Openstreetmap server often experiences heavy loads (everyone wants access to these tiles, including me). A little more code to handle denials:

from urllib2 import urlopen
from pylab import imshow, imread, show

lon = [49.5,50.35]
lat = [18.6,20.2]
scale = 700000

print "Downloading map... "
tries = 0
url = None
while tries < 60:
    tries += 1
    print 'Try {}...'.format(tries)
    try:
        url = urlopen('http://parent.tile.openstreetmap.org/cgi-bin/export?'
                      'bbox={lat1:.2f},{lon1:.2f},{lat2:.2f},{lon2:.2f}&'
                      'scale={scale:d}&format=png'.format(lat1=lat[0],
                      lat2=lat[1],
                      lon1=lon[0],
                      lon2=lon[1],
                      scale=scale))
    except HTTPError:
        sleep(5)
        continue
    else:
        print 'Map successfully downloaded.'
        break

if url is None:
    print 'Failed to download a map.'
else:
    m = imread(url)
    imshow(m, extent=lat+lon, aspect='equal')
    show()

Combined with matplotlib's hexbin one can create nice density plots.

map

By the way: hexbin has an amazing parameter C (lacking in every other density plot function I've encountered).
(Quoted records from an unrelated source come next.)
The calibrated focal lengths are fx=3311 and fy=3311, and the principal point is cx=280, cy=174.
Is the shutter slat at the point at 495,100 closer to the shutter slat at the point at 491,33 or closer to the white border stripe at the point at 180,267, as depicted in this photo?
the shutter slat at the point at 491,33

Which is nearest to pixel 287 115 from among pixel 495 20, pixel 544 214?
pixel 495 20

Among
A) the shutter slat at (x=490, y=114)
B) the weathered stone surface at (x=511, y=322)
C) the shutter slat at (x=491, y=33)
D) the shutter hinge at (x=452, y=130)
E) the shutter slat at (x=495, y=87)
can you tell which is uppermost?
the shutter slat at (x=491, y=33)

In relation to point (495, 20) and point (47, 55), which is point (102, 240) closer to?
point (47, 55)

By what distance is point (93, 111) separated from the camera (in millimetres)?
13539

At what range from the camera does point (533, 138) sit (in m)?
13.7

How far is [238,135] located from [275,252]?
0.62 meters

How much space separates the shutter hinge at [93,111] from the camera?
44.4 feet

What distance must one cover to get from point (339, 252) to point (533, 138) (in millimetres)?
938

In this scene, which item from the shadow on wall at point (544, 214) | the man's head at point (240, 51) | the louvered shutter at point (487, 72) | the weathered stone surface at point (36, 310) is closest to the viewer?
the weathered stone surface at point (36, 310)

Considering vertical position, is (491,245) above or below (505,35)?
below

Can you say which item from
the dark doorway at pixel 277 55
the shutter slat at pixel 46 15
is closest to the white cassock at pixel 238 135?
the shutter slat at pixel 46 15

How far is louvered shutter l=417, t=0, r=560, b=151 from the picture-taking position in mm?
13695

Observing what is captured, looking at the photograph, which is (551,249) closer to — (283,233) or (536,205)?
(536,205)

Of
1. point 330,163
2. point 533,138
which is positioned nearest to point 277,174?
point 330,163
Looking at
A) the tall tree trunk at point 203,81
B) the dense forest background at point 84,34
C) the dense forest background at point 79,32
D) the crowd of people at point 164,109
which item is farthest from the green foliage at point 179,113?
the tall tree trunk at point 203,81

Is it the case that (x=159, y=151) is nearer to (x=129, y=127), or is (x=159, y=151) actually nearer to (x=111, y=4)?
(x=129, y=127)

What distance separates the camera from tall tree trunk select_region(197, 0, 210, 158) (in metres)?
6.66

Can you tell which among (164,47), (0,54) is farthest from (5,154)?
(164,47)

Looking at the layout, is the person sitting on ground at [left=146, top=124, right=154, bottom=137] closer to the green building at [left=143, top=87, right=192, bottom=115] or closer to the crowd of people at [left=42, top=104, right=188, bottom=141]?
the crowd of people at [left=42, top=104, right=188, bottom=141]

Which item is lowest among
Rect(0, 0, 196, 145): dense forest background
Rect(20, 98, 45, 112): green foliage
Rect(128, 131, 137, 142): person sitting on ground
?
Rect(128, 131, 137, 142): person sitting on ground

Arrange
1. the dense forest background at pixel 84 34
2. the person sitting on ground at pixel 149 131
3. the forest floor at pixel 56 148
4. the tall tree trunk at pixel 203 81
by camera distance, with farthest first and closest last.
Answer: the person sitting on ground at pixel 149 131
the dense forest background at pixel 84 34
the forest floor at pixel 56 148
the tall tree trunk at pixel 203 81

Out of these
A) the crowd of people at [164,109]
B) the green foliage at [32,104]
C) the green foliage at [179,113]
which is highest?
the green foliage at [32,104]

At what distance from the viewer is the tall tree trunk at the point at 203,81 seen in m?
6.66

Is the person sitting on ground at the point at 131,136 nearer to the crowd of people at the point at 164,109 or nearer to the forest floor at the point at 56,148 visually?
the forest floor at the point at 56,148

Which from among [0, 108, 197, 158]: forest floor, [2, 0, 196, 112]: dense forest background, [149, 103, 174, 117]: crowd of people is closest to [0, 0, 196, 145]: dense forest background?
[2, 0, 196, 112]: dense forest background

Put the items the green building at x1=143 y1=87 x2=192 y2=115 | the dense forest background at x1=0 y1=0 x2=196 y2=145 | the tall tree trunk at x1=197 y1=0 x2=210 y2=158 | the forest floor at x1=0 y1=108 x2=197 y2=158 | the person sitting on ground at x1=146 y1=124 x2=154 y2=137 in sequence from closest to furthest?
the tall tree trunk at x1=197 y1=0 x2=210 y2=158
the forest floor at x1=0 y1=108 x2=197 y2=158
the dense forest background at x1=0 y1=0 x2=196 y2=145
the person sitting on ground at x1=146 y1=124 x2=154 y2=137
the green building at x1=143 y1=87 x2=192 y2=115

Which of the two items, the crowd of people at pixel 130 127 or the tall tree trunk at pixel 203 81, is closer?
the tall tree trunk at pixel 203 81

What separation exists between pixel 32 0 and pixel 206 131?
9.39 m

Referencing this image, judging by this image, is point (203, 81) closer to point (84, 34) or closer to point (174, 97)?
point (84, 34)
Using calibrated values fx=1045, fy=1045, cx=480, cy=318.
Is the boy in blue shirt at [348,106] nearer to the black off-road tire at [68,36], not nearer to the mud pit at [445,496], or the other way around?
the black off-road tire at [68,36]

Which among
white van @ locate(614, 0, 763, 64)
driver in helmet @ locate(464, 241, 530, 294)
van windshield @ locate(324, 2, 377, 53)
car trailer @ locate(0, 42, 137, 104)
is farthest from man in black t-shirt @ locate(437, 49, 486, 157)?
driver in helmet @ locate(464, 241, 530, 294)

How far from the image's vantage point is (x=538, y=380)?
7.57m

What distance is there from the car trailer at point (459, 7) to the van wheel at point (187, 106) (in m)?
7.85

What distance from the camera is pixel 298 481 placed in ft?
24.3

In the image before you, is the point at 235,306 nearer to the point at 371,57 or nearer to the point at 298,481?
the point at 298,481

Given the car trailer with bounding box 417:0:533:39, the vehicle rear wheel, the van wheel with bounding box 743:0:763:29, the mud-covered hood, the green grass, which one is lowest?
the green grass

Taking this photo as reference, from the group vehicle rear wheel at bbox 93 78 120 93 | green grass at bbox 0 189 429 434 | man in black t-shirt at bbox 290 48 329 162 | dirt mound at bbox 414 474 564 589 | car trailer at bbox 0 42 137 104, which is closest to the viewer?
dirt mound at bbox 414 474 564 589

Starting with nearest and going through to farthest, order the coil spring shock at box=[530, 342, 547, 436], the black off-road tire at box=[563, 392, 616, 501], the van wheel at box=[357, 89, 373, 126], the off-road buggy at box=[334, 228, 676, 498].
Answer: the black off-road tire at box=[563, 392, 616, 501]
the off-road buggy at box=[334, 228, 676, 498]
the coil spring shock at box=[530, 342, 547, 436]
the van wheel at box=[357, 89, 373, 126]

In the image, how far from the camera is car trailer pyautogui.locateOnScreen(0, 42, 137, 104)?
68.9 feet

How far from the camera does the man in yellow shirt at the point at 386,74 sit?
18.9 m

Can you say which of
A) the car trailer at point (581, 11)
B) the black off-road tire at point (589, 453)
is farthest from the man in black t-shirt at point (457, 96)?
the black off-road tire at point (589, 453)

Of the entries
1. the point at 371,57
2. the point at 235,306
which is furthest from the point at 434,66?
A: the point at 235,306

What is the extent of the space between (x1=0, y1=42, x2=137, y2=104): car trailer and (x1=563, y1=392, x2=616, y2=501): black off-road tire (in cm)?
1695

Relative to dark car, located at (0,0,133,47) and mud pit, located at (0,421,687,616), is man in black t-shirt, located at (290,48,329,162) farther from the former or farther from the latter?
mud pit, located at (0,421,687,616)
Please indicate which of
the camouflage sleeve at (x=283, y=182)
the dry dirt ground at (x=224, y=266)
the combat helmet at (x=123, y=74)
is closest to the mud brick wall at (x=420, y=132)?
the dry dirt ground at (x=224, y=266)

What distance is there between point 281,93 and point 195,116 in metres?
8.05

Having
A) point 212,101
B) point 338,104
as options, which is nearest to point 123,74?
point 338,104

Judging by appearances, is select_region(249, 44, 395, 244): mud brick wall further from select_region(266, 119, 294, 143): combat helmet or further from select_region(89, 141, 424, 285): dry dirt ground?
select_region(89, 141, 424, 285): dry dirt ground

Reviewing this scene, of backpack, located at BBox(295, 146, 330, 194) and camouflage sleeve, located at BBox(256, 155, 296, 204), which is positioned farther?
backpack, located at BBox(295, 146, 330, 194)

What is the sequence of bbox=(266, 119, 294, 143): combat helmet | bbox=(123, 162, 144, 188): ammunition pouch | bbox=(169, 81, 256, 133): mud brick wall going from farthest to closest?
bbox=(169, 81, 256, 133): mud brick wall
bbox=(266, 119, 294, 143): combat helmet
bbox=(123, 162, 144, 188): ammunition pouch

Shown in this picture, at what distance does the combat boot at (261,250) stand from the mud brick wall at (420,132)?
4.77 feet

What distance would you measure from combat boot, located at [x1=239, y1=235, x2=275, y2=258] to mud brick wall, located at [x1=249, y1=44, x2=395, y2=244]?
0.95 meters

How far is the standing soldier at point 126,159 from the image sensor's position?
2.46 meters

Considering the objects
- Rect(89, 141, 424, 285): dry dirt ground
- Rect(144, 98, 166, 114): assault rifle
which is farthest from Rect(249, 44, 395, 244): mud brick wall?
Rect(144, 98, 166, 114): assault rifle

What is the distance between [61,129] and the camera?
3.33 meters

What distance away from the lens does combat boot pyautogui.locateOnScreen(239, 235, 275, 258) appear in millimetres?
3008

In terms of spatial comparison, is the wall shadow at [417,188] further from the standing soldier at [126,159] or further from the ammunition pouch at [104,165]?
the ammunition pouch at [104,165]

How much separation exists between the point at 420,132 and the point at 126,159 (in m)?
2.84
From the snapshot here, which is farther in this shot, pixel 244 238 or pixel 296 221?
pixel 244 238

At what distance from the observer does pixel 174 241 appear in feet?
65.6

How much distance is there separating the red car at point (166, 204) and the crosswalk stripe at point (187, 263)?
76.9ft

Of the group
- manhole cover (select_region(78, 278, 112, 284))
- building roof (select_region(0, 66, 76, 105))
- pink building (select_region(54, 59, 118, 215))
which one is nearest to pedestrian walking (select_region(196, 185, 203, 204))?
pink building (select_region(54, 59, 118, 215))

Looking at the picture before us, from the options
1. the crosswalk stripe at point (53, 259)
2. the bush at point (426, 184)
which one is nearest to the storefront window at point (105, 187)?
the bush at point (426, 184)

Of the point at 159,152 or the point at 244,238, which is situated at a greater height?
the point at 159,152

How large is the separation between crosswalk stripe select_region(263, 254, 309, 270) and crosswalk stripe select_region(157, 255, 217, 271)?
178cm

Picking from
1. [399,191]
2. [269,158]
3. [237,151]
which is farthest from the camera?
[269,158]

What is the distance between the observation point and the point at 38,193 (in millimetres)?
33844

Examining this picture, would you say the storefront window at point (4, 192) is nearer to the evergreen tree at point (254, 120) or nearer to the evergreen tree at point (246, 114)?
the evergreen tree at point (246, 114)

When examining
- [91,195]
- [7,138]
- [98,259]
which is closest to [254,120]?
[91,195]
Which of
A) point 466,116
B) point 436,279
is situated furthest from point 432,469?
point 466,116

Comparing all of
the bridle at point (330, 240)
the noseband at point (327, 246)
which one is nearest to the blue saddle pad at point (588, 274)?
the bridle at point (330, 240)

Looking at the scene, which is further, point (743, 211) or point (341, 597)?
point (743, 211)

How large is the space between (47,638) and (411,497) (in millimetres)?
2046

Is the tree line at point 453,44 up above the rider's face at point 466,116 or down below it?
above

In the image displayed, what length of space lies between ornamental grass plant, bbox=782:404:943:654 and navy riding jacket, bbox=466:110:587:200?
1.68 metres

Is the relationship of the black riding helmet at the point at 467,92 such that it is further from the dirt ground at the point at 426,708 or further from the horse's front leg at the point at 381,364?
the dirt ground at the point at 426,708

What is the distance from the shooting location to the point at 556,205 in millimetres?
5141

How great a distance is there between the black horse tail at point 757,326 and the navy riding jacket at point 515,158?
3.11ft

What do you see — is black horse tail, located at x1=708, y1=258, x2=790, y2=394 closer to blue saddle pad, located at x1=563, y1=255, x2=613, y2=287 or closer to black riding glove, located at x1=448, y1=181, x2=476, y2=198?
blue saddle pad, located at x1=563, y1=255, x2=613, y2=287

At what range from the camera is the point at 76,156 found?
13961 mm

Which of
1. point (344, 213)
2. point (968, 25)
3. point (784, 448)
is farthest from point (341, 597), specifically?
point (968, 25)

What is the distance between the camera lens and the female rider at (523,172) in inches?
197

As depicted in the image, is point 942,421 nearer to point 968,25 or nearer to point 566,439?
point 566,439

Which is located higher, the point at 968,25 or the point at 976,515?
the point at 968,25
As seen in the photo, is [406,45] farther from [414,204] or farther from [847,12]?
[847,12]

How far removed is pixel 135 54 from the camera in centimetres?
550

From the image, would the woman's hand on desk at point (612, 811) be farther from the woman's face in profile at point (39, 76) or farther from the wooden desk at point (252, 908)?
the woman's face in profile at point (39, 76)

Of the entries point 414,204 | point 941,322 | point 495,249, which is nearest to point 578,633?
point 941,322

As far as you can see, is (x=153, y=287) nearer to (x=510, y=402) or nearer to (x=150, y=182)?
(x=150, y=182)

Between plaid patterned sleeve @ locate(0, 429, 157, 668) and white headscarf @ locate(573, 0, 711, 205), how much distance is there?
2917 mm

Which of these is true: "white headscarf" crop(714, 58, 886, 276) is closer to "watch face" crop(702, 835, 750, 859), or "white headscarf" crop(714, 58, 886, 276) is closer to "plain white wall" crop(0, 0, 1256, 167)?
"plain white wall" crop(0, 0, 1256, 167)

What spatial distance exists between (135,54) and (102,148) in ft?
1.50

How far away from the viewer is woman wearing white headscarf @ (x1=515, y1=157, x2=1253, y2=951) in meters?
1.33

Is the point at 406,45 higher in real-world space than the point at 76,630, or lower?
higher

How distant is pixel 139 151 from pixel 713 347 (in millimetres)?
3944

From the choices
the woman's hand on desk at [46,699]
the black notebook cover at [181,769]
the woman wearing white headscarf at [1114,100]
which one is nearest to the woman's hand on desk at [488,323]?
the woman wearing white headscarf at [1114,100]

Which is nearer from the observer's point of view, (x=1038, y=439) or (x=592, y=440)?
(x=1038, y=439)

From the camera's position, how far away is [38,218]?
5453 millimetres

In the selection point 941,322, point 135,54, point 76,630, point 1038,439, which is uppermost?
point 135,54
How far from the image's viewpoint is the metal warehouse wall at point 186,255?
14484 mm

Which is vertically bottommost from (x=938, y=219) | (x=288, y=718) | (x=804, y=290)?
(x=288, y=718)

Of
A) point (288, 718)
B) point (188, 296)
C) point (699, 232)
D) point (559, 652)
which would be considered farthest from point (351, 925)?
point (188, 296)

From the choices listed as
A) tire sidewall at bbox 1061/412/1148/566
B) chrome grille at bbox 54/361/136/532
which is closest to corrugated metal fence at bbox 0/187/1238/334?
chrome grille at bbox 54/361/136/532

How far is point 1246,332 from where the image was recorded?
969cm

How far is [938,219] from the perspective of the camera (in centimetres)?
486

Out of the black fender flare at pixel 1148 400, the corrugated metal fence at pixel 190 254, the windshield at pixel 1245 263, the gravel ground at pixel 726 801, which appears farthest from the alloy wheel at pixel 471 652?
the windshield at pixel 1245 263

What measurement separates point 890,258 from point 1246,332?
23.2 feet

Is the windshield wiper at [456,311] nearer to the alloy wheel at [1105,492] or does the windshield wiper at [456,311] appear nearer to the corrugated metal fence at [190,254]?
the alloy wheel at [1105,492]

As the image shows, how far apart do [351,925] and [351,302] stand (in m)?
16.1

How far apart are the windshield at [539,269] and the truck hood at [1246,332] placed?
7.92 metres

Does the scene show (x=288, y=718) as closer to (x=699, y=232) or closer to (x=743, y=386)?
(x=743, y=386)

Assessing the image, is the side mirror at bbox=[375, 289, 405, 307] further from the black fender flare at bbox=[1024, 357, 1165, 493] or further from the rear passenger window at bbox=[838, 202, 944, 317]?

According to documentation:

If C is specified, it specifies values at the coordinate (x[i],y[i]). These values are accumulated for each hexagonal bin and then reduced according to reduceCfunction, which defaults to numpy’s mean function (np.mean).

My data is counts (of a Geiger-Mueller counter) per minute versus geographic position. I want to plot an average counts per minute value in each bin, not total, as other systems I've tried would have me do. Some would even limit me to number of data entries.